指定任务
续写下方讲解 ggtree 代码的文档，从其最后一行之后接着写下去。

文档部分

◆ ◆ ◆ ◆

第 11 章 ggtree 代码解析

ggtree 可以处理进化树及聚类等一系列相关的信息。

library(ape)
data("bird.orders")
hc = as.hclust(bird.orders)
phylo = as.phylo.hclust(hc)
dend = as.dendrogram(hc)
plot(bird.orders, main = paste0("class = ", class(bird.orders)))
plot(hc, main = paste0("class = ", class(hc)), cex = 1)
plot(dend, main = paste0("class = ", class(dend)), horiz = TRUE)
plot(phylo, main = paste0("class = ", class(phylo)))
library(ggplot2)
library(ggtree)
ggtree(bird.orders) + geom_tiplab() + xlim(NA, 35) + labs(title = paste0("class = ", class(bird.orders)))
ggtree(hc) + geom_tiplab() + xlim(NA, 35) + labs(title = paste0("class = ", class(hc)))
ggtree(dend) + geom_tiplab() + xlim(NA, 35) + labs(title = paste0("class = ", class(dend)))

◆ ◆ ◆ ◆

数据记录
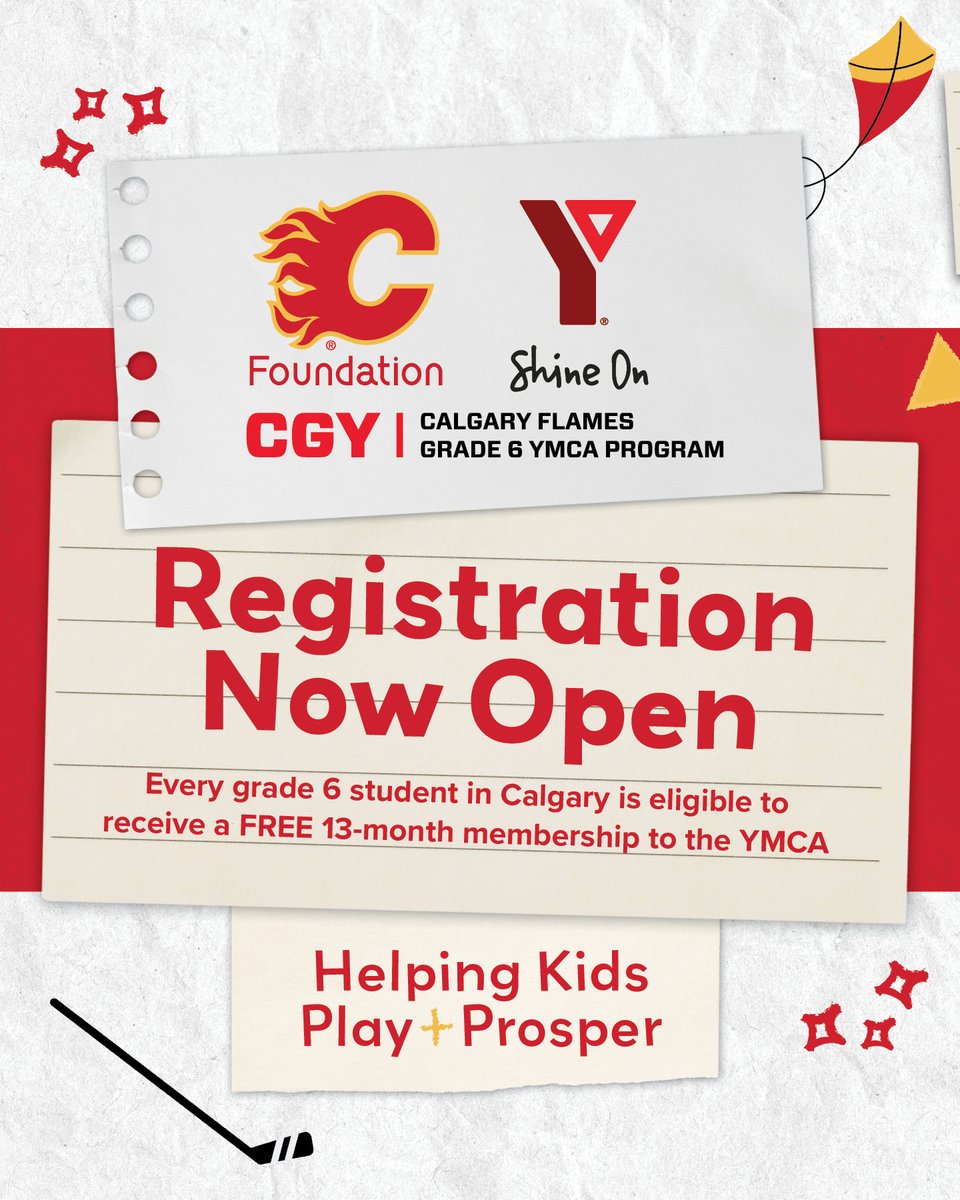 Foundation

Shine On

CGY | CALGARY FLAMES
GRADE 6 YMCA PROGRAM

Registration Now Open

Every grade 6 student in Calgary is eligible to receive a FREE 13-month membership to the YMCA

Helping Kids
Play + Prosper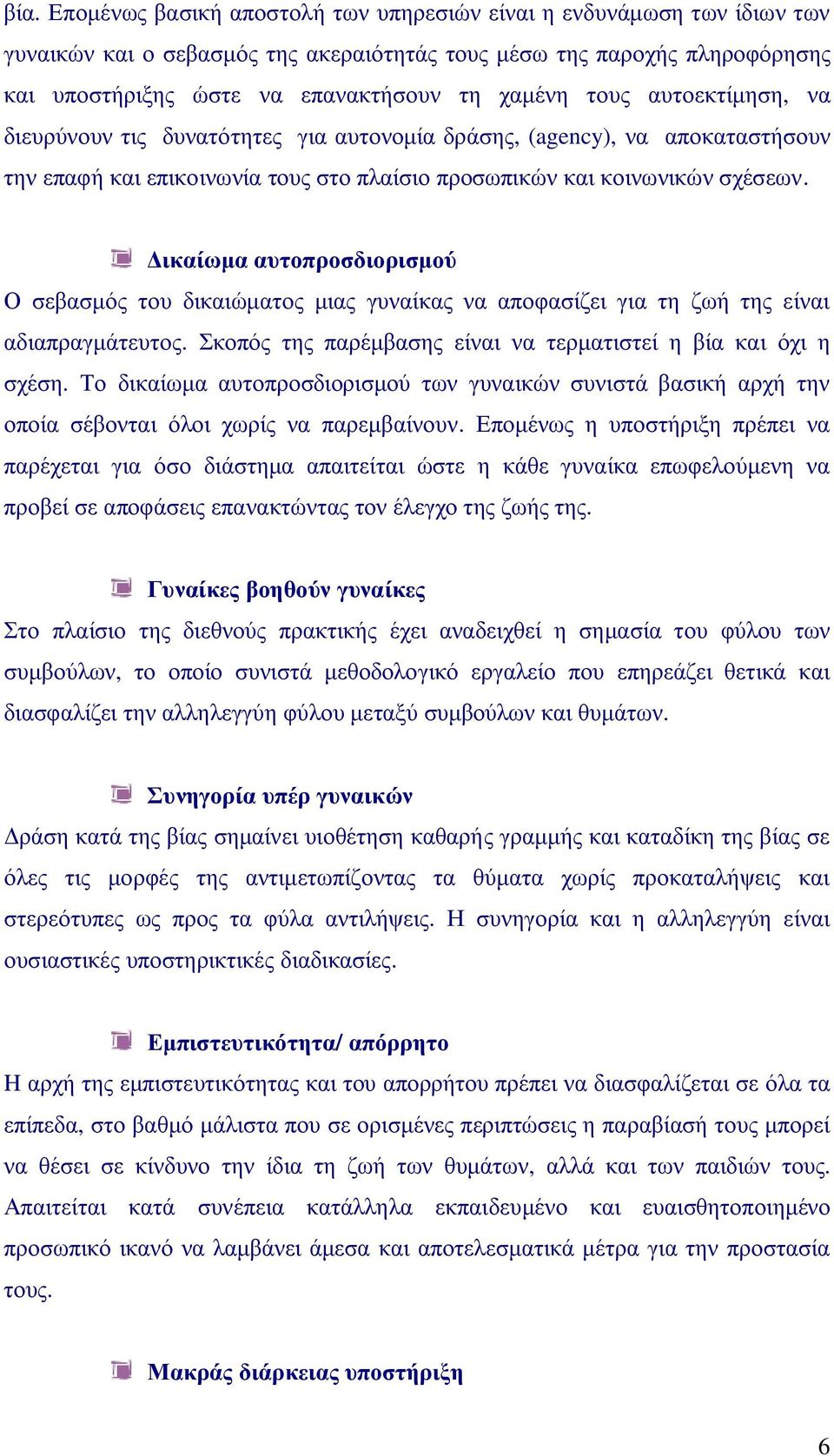 βία. Επομένως βασική αποστολή των υπηρεσιών είναι η ενδυνάμωση των ίδιων των γυναικών και ο σεβασμός της ακεραιότητάς τους μέσω της παροχής πληροφόρησης και υποστήριξης ώστε να επανακτήσουν τη χαμένη τους αυτοεκτίμηση, να διευρύνουν τις δυνατότητες για αυτονομία δράσης, (agency), να αποκαταστήσουν την επαφή και επικοινωνία τους στο πλαίσιο προσωπικών και κοινωνικών σχέσεων.

Δικαίωμα αυτοπροσδιορισμού

Ο σεβασμός του δικαιώματος μιας γυναίκας να αποφασίζει για τη ζωή της είναι αδιαπραγμάτευτος. Σκοπός της παρέμβασης είναι να τερματιστεί η βία και όχι η σχέση. Το δικαίωμα αυτοπροσδιορισμού των γυναικών συνιστά βασική αρχή την οποία σέβονται όλοι χωρίς να παρεμβαίνουν. Επομένως η υποστήριξη πρέπει να παρέχεται για όσο διάστημα απαιτείται ώστε η κάθε γυναίκα επωφελούμενη να προβεί σε αποφάσεις επανακτώντας τον έλεγχο της ζωής της.

Γυναίκες βοηθούν γυναίκες

Στο πλαίσιο της διεθνούς πρακτικής έχει αναδειχθεί η σημασία του φύλου των συμβούλων, το οποίο συνιστά μεθοδολογικό εργαλείο που επηρεάζει θετικά και διασφαλίζει την αλληλεγγύη φύλου μεταξύ συμβούλων και θυμάτων.

Συνηγορία υπέρ γυναικών

Δράση κατά της βίας σημαίνει υιοθέτηση καθαρής γραμμής και καταδίκη της βίας σε όλες τις μορφές της αντιμετωπίζοντας τα θύματα χωρίς προκαταλήψεις και στερεότυπες ως προς τα φύλα αντιλήψεις. Η συνηγορία και η αλληλεγγύη είναι ουσιαστικές υποστηρικτικές διαδικασίες.

Εμπιστευτικότητα/ απόρρητο

Η αρχή της εμπιστευτικότητας και του απορρήτου πρέπει να διασφαλίζεται σε όλα τα επίπεδα, στο βαθμό μάλιστα που σε ορισμένες περιπτώσεις η παραβίασή τους μπορεί να θέσει σε κίνδυνο την ίδια τη ζωή των θυμάτων, αλλά και των παιδιών τους. Απαιτείται κατά συνέπεια κατάλληλα εκπαιδευμένο και ευαισθητοποιημένο προσωπικό ικανό να λαμβάνει άμεσα και αποτελεσματικά μέτρα για την προστασία τους.

Μακράς διάρκειας υποστήριξη

6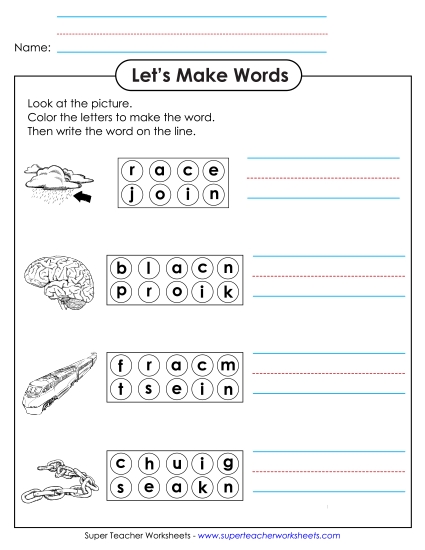 Name:

Let's Make Words

Look at the picture.
Color the letters to make the word.
Then write the word on the line.

r a c e
j o i n

b l a c n
p r o i k

f r a c m
t s e i n

c h u i g
s e a k n

Super Teacher Worksheets - www.superteacherworksheets.com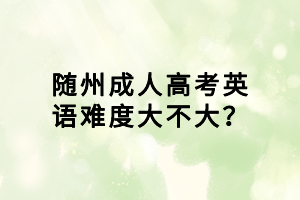 随州成人高考英语难度大不大?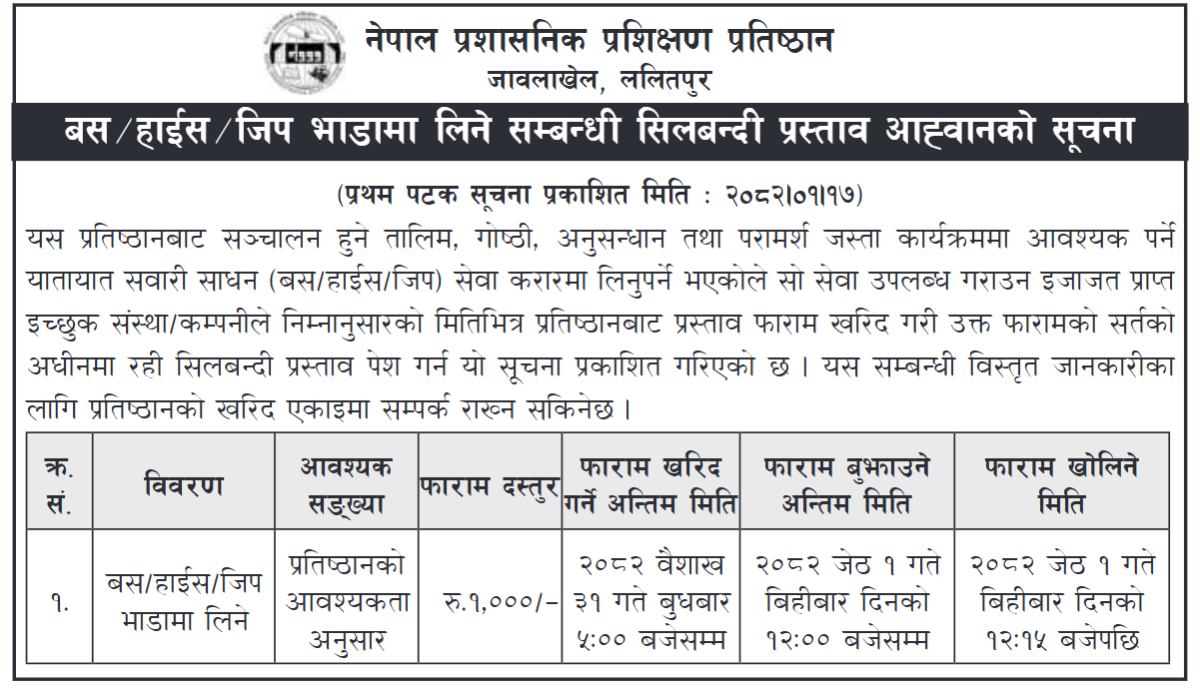 नेपाल प्रशासनिक प्रशिक्षण प्रतिष्ठान
जावलाखेल, ललितपुर

बस/हाईस/जिप भाडामा लिने सम्बन्धी सिलबन्दी प्रस्ताव आह्वानको सूचना

(प्रथम पटक सूचना प्रकाशित मिति : २०८२।०१।१७)

यस प्रतिष्ठानबाट सञ्चालन हुने तालिम, गोष्ठी, अनुसन्धान तथा परामर्श जस्ता कार्यक्रममा आवश्यक पर्ने यातायात सवारी साधन (बस/हाईस/जिप) सेवा करारमा लिनुपर्ने भएकोले सो सेवा उपलब्ध गराउन इजाजत प्राप्त इच्छुक संस्था/कम्पनीले निम्नानुसारको मितिभित्र प्रतिष्ठानबाट प्रस्ताव फाराम खरिद गरी उक्त फारामको सर्तको अधीनमा रही सिलबन्दी प्रस्ताव पेश गर्न यो सूचना प्रकाशित गरिएको छ । यस सम्बन्धी विस्तृत जानकारीका लागि प्रतिष्ठानको खरिद एकाइमा सम्पर्क राख्न सकिनेछ ।

| क्र. सं. | विवरण | आवश्यक सङ्ख्या | फाराम दस्तुर | फाराम खरिद गर्ने अन्तिम मिति | फाराम बुझाउने अन्तिम मिति | फाराम खोलिने मिति |
|---|---|---|---|---|---|---|
| १. | बस/हाईस/जिप भाडामा लिने | प्रतिष्ठानको आवश्यकता अनुसार | रु.१,०००/- | २०८२ वैशाख ३१ गते बुधबार ५:०० बजेसम्म | २०८२ जेठ १ गते बिहीबार दिनको १२:०० बजेसम्म | २०८२ जेठ १ गते बिहीबार दिनको १२:१५ बजेपछि |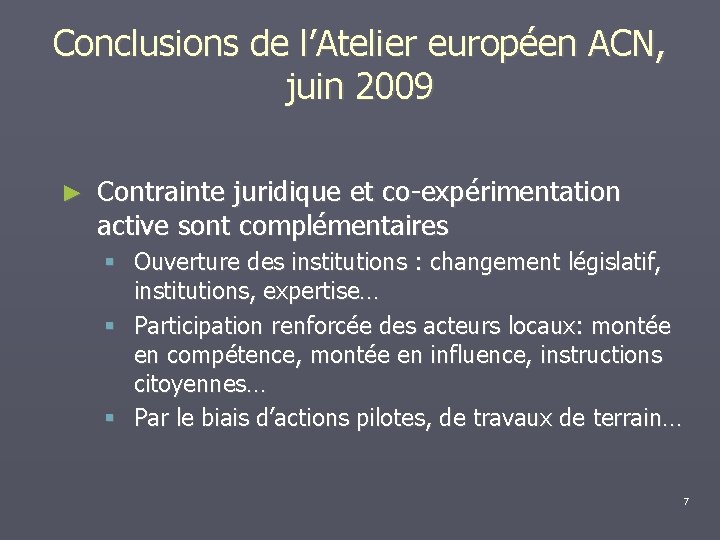 Conclusions de l’Atelier européen ACN, juin 2009

► Contrainte juridique et co-expérimentation active sont complémentaires
▪ Ouverture des institutions : changement législatif, institutions, expertise…
▪ Participation renforcée des acteurs locaux: montée en compétence, montée en influence, instructions citoyennes…
▪ Par le biais d’actions pilotes, de travaux de terrain…

7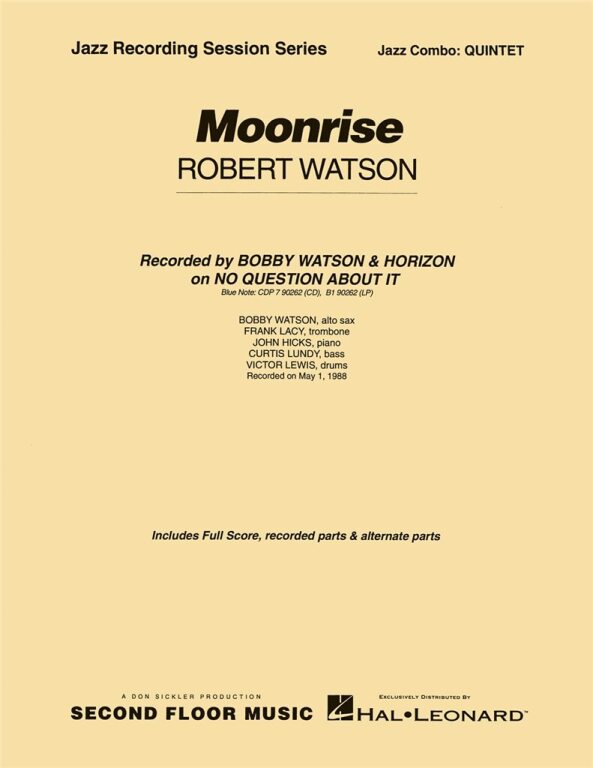 Jazz Recording Session Series

Jazz Combo: QUINTET

Moonrise

ROBERT WATSON

Recorded by BOBBY WATSON & HORIZON on NO QUESTION ABOUT IT

Blue Note: CDP 7 90262 (CD), B1 90262 (LP)

BOBBY WATSON, alto sax
FRANK LACY, trombone
JOHN HICKS, piano
CURTIS LUNDY, bass
VICTOR LEWIS, drums
Recorded on May 1, 1988

Includes Full Score, recorded parts & alternate parts

A DON SICKLER PRODUCTION

SECOND FLOOR MUSIC

EXCLUSIVELY DISTRIBUTED BY

HAL•LEONARD™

◆ ◆ ◆ ◆

作答区
ggtree(phylo) + geom_tiplab() + xlim(NA, 35) + labs(title = paste0("class = ", class(phylo)))

11.1 新函数

phylo2 = ggtree:::as.phylo.hclust2(hc, hang = 1)

plot(phylo, main = paste0("class = ", class(phylo)))
plot(phylo2,  main = paste0("class = ", class(phylo2)))
ggtree(phylo) + geom_tiplab() + xlim(NA, 35) + labs(title = paste0("class = ", class(phylo)))
ggtree(phylo2) + geom_tiplab() + xlim(NA, 35) + labs(title = paste0("class = ", class(phylo2)))

11.2 数据结构

使用 str() 函数可以解析 R 语言中对象的结构。

R 语言中复杂对象都是一个 List,我们可以看到这两个 List 均包含 4 个数值以及 2 个属性。

str(phylo)
## List of 4
##  $ edge       : int [1:44, 1:2] 24 25 29 29 25 30 39 39 30 24 ...
##  $ edge.length: num [1:44] 2.1 4.1 21.8 21.8 3 ...
##  $ tip.label  : chr [1:23] "Struthioniformes" "Tinamiformes" "Craciformes" "Galliformes" ...
##  $ Nnode      : int 22
##  - attr(*, "class")= chr "phylo"
##  - attr(*, "order")= chr "cladewise"
str(phylo2)
## List of 4
##  $ edge       : int [1:44, 1:2] 24 25 29 29 25 30 39 39 30 24 ...
##  $ edge.length: num [1:44] 4.2 8.2 1 1 6 ...
##  $ tip.label  : chr [1:23] "Struthioniformes" "Tinamiformes" "Craciformes" "Galliformes" ...
##  $ Nnode      : int 22
##  - attr(*, "class")= chr "phylo"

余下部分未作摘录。